Dominicus Gent: Marie-Ann

 

Inleiding op de tafeldienst

We zongen daarnet in het lied ‘Om herscholing’: “dat ooit het Laatste Avondmaal van Jezus

de eerste overvloed van allen wordt.” Iedere zondag opnieuw herinneren wij ons het leven van Jezus,

en de manier waarop Hij dat leven zelf samenvatte, aan tafel, de avond voor zijn dood.

Leven, zei hij, is pas echt als het gedeeld wordt, als het gebroken en verdeeld wordt,

zoals dit brood hier op tafel, als het uitgegoten en verdeeld wordt zoals deze wijn in de beker.

Wie zijn leven weggeeft, zal het vinden.

Wie het alleen voor zich houdt, is het al kwijt.

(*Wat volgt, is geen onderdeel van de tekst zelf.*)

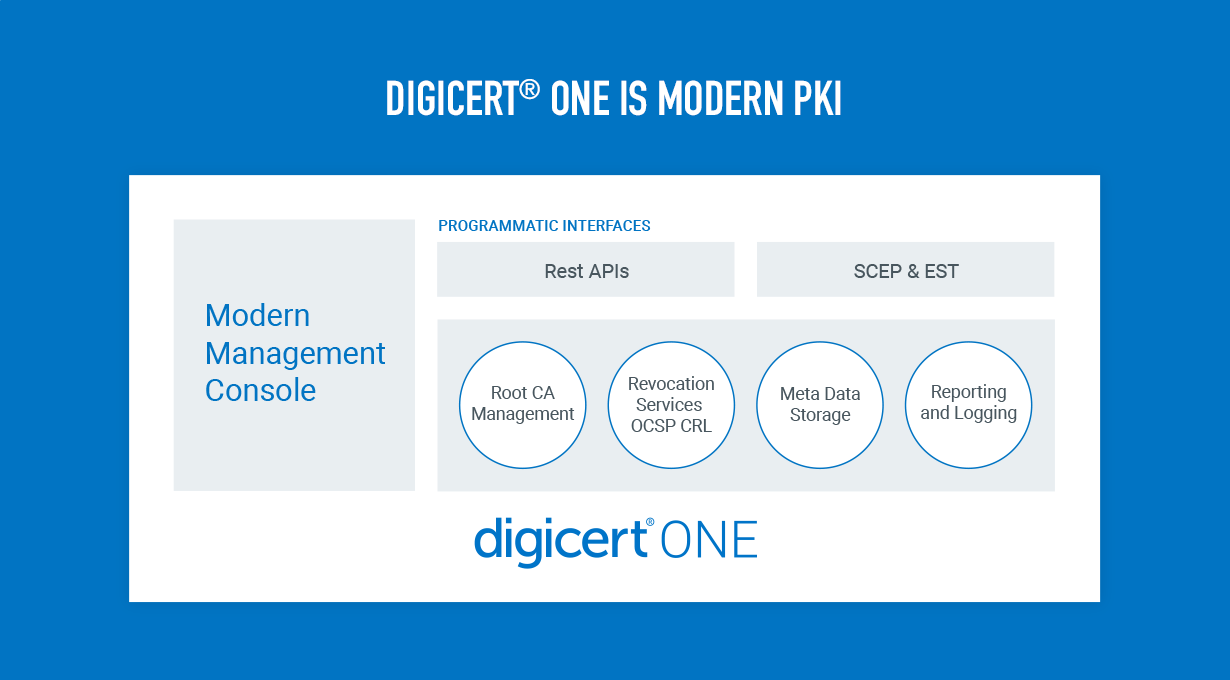 DIGICERT® ONE IS MODERN PKI

Modern Management Console

PROGRAMMATIC INTERFACES

Rest APIs

SCEP & EST

Root CA Management

Revocation Services OCSP CRL

Meta Data Storage

Reporting and Logging

digicert® ONE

Op de herinneringskalender van haar 200-jarig bestaan heeft de Universiteit Gent op datum van 1 mei,

aandacht besteed aan het Katholiek Universitair Centrum, dat jarenlang de studentenparochie

was aan de Gentse unief. En als afbeelding namen ze… een brood.

Een mooier symbool konden ze niet kiezen: de wekelijkse broodmaaltijd in het Kuc,

de wekelijkse eucharistie, het sociale engagement van de studenten.

 

Mag ik vragen brood en wijn naar voren te brengen om ook hier en nu eucharistie te vieren.